Um livro para lembrar a falta que Francis faz
RENATA LO PRETE
EDITORA DO PAINEL
Quem tem menos de 40 anos
provavelmente se lembra de
Paulo Francis como o comentarista que falava de um jeito estranho nos telejornais da Rede Globo e, na condição de estrela de um
quarteto de debatedores, no programa de TV por assinatura "Manhattan Connection".

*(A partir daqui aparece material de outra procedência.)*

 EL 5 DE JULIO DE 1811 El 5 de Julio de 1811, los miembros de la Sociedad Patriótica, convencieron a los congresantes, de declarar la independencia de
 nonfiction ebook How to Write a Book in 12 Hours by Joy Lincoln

Em "Paulo Francis", volume escrito para uma coleção de pequenas biografias, Daniel Piza conta a
história que deu origem ao personagem televisivo abordado nas
ruas e glorificado por humoristas:
a do jornalista que, ao longo de
quatro décadas, exerceu influência única na imprensa brasileira.
Com Francis mudaram as referências, o ponto de vista e o texto.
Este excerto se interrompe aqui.